Luke’s Alpine Club: Tuna Tartare, Shrimp Cocktail and Steak Au poivre. For dessert you can't miss our Chocolate Chip Cookies with Stout Milkshake.

Sushi Kato INORI: Three-colour chirashi with sea urchin (uni), salmon roe (ikura), and crab (kani). Additionally, our guests' favourite dish is the sake-steamed crab.

Tempura Araki: My personal favourite would have to be the dessert featuring ice cream and sweet potato (satsumaimo) tempura. As for our signature dish, I'd say it's the kisu tempura, which is a type of whiting fish.

AFURI: I would recommend trying the Yuzu Shio Ramen if you're looking for something refreshing. Hazelnut Tantan Ramen is a good choice, if you want some new flavours, which might not be something common for ramen. Winged buta gyoza, Aburi koro chashu don are also good. 

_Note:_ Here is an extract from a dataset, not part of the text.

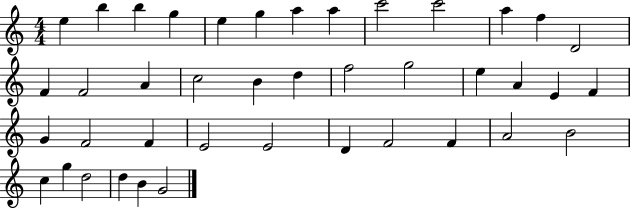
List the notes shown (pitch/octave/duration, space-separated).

E5/q B5/q B5/q G5/q E5/q G5/q A5/q A5/q C6/h C6/h A5/q F5/q D4/h F4/q F4/h A4/q C5/h B4/q D5/q F5/h G5/h E5/q A4/q E4/q F4/q G4/q F4/h F4/q E4/h E4/h D4/q F4/h F4/q A4/h B4/h C5/q G5/q D5/h D5/q B4/q G4/h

What dining experience do you want to provide to guests? 

méli mélo -Yuki No Koe-: Our dishes are crafted to reflect the current season, and we plan to introduce seasonal specials throughout the year.

Luke’s Alpine Club: We really want Luke’s Alpine Club to be a place of comfort and conviviality. A place that people will want to come back to a few times during their stay. While my cooking will always be influenced by my American sensibilities, certainly, we also want to showcase the quality of produce available in Hokkaido in the most natural way possible.

Sushi Kato INORI: We strive to prepare Hokkaido ingredients simply, with a focus on bringing out their natural flavours. We hope you can enjoy the true taste of the ingredients.

Tempura Araki: Guests can enjoy watching the tempura being fried right in front of them while savouring all the freshly cooked dishes.

AFURI: We are very particular about our ramen. We take great care in every aspect of our ramen. What ingredients go into it, how it is prepared, and also how it is served. We want our guests to enjoy the experience of live cooking in our open kitchen and savour special cocktails that you can only find here. We aim to fill not just your stomach but also your heart with this unique experience.

What are you looking forward to the most this coming winter? 

All: We look forward to welcoming all our guests to our restaurants and providing them with an exceptional dining experience.